Julio César Chávez Jr. vs. Peter Manfredo Jr. was a Middleweight championship fight for the WBC world title. The fight took place in the Reliant Arena in Houston, Texas on November 19, 2011. Chavez wanted to fight a September tuneup against Ronald Hearns ahead of his November title defense, but he injured his right hand and needed time to heal. Chavez Jr. defended his middleweight belt for the first time against Manfredo Jr.

Background

Chavez
Chavez claimed a 160-pound belt by majority decision against Sebastian Zbik in Los Angeles on June 4. Chavez was due to make his first defense in his hometown of Culiacan, Mexico, on September 17 against Ronald Hearns, the son of all-time great Thomas Hearns. However, Chavez withdrew from the bout about three weeks ahead of time claiming that a laceration on his hand caused by a ceiling fan had not fully healed.

Even before the Hearns fight was scheduled, Arum had an HBO date waiting for Chavez to face Manfredo on November 19.

Manfredo
Manfredo, a star on the first season of "The Contender" reality series, got his second shot at a world title. In 2007, he traveled to Wales to challenge super middleweight champion Joe Calzaghe and was stopped in the third round as he was overpowered by a bigger man in a fight that ended with a somewhat quick stoppage. Later in 2007, Manfredo dropped a decision to former super middleweight titlist Jeff Lacy in a fight that was within Manfredo's grasp in the late rounds. The following year, Manfredo, fighting in front of his hometown crowd at the Dunkin Donuts Center in Providence, Rhode Island, was blown out by rugged Sakio Bika in three rounds in a humbling experience.

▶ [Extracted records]
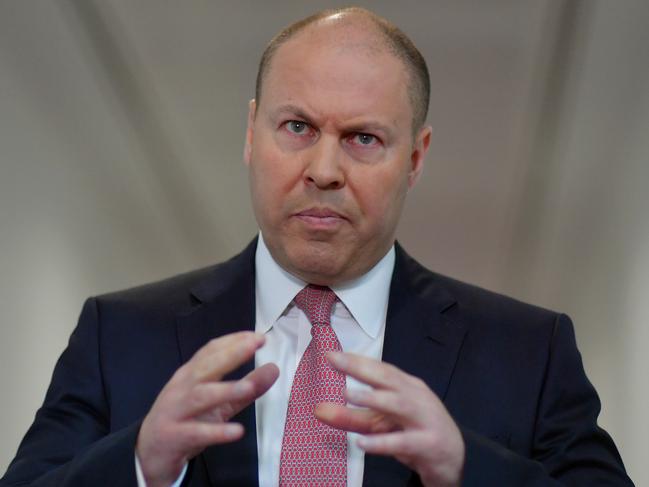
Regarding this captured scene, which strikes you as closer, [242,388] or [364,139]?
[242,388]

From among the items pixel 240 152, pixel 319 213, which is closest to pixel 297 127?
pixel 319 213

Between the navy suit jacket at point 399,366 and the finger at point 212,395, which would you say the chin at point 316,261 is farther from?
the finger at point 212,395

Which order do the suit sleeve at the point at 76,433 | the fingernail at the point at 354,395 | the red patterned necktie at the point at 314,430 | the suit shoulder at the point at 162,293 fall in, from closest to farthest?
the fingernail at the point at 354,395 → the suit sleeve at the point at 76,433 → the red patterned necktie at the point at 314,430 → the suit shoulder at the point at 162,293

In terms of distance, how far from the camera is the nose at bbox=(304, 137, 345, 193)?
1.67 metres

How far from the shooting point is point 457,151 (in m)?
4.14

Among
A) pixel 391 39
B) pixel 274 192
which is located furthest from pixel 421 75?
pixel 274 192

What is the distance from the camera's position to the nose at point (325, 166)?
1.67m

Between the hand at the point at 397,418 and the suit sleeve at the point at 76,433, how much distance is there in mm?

▶ [What the task requires] Pick up the page text about the Chávez Jr. vs. Manfredo Jr. middleweight fight and continue it from its last sentence. The lines play no role in this.

▶ [Response]
After the loss, Manfredo considered himself retired and was resigned to working as a laborer, sweeping floors at the same arena where he had starred.

Undercard
Middleweight Championship  Julio César Chávez Jr. (c) vs.  Peter Manfredo Jr.
Chávez defeats Manfredo via Technical Knockout at 1:52 of the fifth round.

Preliminary card
Middleweight bout  Joshua Clottey vs.  Calvin Green
Clottey defeats Green via Technical Knockout at 1:56 of the second round.
Super Welterweight bout  José Pinzón vs.  Larry Smith

Lightweight bout  Mickey Bey Jr. vs.  Héctor Velázquez
Bey defeats Velázquez via Unanimous Decision. (78-73, 77-74, 77-75)
Welterweight bout  Wale Omotoso vs.  Lanardo Tyner
Bey defeats Velázquez via Unanimous Decision. (79-73, 78-74)
Light Heavyweight bout  Marcus Johnson vs.  Billy Bailey
Johnson defeats Bailey via Unanimous Decision. (60-53, 60-53, 60-52)
Featherweight bout  Luis Zarazua vs.  Ricardo Avila	
Zarazua defeats Avila via Unanimous Decision. (40-36, 40-36, 40-36)
Super Featherweight bout  Gino Escamilla vs.  Ivan Otero	
Otero	defeats Avila via Majority Decision. (36-40, 37-39, 38-38)
Welterweight bout  Cedric Sheppard vs.  Alex Saucedo
Saucedo defeats Sheppard via Technical Knockout at 2:28 of the first round.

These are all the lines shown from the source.